** Data in this exercise follows **

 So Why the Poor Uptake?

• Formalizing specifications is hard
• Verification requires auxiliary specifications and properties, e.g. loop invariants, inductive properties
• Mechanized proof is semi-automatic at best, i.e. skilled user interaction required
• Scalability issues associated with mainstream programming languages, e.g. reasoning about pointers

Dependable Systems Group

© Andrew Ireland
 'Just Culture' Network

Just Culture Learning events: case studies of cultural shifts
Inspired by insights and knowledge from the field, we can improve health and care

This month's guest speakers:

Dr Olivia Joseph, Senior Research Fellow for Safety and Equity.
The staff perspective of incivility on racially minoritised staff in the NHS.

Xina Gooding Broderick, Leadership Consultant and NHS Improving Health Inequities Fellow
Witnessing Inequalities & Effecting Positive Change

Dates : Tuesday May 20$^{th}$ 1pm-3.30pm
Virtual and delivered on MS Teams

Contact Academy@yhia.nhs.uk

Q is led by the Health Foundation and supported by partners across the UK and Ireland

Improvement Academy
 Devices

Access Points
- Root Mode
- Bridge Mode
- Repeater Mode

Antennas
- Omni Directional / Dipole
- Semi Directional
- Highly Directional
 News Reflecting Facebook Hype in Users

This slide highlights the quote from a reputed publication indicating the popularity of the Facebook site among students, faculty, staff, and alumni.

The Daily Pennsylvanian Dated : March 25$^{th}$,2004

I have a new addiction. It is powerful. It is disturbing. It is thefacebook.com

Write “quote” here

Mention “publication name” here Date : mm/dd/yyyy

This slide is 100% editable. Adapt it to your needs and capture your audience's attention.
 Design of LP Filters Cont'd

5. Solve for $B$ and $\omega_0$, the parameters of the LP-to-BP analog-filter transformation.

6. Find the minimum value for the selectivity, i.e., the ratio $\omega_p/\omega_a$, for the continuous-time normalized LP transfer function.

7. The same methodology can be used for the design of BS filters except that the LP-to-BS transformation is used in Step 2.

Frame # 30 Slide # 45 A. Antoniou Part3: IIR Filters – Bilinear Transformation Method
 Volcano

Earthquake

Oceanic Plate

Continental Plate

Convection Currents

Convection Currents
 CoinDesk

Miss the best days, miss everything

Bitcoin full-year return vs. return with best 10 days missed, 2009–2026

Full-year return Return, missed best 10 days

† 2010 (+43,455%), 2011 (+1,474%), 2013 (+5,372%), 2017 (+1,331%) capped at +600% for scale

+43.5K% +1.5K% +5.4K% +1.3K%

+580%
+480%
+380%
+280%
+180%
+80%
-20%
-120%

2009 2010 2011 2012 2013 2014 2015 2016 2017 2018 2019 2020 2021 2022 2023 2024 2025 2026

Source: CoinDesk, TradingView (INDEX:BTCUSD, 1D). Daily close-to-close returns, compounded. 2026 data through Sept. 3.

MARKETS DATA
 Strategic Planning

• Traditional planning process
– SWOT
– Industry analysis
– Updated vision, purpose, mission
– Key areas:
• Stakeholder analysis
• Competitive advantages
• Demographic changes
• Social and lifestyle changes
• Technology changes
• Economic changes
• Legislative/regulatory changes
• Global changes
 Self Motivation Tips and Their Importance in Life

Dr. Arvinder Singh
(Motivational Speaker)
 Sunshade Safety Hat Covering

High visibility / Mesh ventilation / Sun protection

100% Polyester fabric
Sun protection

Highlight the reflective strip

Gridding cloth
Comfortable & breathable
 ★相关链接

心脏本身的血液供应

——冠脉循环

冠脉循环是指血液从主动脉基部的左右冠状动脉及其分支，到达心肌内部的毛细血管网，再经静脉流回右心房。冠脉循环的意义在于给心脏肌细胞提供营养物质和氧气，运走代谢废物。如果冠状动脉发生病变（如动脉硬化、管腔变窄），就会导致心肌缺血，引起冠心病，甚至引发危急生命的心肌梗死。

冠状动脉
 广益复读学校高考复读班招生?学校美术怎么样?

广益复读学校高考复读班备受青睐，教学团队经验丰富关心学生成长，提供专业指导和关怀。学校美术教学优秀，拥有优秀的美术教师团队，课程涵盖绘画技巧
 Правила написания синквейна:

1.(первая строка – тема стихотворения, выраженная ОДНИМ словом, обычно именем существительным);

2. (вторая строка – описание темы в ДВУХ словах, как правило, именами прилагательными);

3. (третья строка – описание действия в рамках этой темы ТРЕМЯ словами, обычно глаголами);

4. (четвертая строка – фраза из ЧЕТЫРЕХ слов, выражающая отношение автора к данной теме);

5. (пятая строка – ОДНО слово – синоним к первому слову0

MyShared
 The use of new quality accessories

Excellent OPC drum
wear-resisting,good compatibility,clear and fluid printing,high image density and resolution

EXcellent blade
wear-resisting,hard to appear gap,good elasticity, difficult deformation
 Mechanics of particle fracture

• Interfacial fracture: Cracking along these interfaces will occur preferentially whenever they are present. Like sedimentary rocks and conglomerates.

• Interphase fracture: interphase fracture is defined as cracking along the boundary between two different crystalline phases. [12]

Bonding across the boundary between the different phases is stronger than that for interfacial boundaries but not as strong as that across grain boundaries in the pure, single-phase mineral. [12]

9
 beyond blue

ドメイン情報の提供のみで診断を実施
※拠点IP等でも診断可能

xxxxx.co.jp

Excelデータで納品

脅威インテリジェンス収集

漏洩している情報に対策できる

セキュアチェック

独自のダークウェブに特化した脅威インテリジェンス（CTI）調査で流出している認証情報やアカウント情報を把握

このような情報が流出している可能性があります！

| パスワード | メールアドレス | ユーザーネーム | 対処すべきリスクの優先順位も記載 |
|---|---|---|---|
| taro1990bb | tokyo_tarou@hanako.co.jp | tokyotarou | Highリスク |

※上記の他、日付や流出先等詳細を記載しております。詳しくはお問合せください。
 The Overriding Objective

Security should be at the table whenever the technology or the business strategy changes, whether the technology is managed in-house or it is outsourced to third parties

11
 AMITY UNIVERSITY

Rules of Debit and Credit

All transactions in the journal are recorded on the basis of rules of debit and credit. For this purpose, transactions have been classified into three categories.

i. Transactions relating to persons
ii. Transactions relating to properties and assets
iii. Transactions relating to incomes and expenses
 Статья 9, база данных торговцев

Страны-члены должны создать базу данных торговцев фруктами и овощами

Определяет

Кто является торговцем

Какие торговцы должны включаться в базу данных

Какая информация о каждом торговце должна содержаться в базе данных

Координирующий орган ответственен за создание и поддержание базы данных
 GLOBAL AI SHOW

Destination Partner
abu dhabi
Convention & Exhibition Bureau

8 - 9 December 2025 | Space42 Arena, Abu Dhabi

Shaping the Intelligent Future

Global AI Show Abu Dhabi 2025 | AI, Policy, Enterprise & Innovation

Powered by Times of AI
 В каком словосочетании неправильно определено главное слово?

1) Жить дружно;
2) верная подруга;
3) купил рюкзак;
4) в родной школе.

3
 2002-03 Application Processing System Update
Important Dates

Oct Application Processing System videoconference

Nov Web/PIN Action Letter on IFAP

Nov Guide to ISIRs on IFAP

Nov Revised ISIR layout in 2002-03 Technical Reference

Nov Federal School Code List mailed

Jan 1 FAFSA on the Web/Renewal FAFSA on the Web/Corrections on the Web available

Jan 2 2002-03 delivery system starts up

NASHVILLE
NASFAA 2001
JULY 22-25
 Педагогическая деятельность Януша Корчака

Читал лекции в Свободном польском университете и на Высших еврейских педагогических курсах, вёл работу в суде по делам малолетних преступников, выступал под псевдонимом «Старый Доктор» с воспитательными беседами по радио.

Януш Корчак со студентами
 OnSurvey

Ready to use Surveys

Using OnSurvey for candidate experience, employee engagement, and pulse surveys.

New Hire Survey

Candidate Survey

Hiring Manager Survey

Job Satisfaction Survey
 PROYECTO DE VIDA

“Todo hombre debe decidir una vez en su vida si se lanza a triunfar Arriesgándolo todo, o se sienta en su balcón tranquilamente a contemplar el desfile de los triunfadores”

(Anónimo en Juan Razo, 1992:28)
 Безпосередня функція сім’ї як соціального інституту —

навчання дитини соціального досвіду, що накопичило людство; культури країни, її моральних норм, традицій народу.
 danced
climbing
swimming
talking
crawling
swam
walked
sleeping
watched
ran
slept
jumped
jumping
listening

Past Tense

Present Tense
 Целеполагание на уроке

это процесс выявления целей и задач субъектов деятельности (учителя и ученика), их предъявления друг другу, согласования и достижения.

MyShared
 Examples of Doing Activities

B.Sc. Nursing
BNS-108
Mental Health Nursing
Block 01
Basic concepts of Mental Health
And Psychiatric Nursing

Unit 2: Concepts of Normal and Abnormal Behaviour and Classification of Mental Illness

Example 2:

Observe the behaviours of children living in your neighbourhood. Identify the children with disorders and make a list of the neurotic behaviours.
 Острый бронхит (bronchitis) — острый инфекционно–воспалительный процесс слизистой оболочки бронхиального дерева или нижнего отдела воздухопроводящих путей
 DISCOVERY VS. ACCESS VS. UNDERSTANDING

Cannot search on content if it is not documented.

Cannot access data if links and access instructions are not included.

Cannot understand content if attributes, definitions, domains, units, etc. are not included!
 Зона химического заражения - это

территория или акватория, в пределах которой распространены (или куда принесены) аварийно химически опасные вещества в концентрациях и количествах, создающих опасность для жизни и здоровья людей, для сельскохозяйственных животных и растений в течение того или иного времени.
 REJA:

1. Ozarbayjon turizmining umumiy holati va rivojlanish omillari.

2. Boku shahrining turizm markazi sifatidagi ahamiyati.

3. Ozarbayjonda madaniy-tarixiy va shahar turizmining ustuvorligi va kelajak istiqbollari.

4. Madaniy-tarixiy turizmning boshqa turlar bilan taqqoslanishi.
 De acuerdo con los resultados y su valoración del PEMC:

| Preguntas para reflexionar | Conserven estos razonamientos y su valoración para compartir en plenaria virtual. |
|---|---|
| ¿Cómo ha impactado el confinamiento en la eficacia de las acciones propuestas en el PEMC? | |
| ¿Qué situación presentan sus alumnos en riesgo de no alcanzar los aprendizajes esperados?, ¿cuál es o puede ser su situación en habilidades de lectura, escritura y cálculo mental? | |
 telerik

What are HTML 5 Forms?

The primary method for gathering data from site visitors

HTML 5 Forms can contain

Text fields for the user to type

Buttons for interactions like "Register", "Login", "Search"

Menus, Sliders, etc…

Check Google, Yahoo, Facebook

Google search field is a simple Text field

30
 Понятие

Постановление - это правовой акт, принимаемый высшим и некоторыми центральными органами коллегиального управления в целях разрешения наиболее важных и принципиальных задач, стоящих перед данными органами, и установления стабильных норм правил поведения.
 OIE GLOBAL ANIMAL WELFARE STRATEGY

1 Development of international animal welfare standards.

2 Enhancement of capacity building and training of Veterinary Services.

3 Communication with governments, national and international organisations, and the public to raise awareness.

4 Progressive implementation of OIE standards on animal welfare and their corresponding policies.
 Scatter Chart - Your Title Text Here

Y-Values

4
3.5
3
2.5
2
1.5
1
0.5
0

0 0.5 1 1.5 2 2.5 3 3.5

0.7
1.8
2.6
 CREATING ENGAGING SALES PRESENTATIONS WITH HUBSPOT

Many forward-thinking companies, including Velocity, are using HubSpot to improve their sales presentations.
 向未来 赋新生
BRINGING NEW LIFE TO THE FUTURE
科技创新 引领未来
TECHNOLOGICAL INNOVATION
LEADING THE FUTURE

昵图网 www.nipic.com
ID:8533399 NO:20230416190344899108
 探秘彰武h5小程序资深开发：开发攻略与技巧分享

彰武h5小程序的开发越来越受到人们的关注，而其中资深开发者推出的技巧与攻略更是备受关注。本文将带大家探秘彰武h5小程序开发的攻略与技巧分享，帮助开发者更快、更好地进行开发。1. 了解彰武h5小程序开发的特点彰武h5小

** End of Data in this exercise **

## Activity
Using the entries above, output exactly the lines between the line holding "2. (вторая строка" and the line holding "ユーザーネーム | 対処すべきリスクの優先順位も記載 |", end lines included, and nothing more.

## Answer to the exercise
2. (вторая строка – описание темы в ДВУХ словах, как правило, именами прилагательными);

3. (третья строка – описание действия в рамках этой темы ТРЕМЯ словами, обычно глаголами);

4. (четвертая строка – фраза из ЧЕТЫРЕХ слов, выражающая отношение автора к данной теме);

5. (пятая строка – ОДНО слово – синоним к первому слову0

MyShared
 The use of new quality accessories

Excellent OPC drum
wear-resisting,good compatibility,clear and fluid printing,high image density and resolution

EXcellent blade
wear-resisting,hard to appear gap,good elasticity, difficult deformation
 Mechanics of particle fracture

• Interfacial fracture: Cracking along these interfaces will occur preferentially whenever they are present. Like sedimentary rocks and conglomerates.

• Interphase fracture: interphase fracture is defined as cracking along the boundary between two different crystalline phases. [12]

Bonding across the boundary between the different phases is stronger than that for interfacial boundaries but not as strong as that across grain boundaries in the pure, single-phase mineral. [12]

9
 beyond blue

ドメイン情報の提供のみで診断を実施
※拠点IP等でも診断可能

xxxxx.co.jp

Excelデータで納品

脅威インテリジェンス収集

漏洩している情報に対策できる

セキュアチェック

独自のダークウェブに特化した脅威インテリジェンス（CTI）調査で流出している認証情報やアカウント情報を把握

このような情報が流出している可能性があります！

| パスワード | メールアドレス | ユーザーネーム | 対処すべきリスクの優先順位も記載 |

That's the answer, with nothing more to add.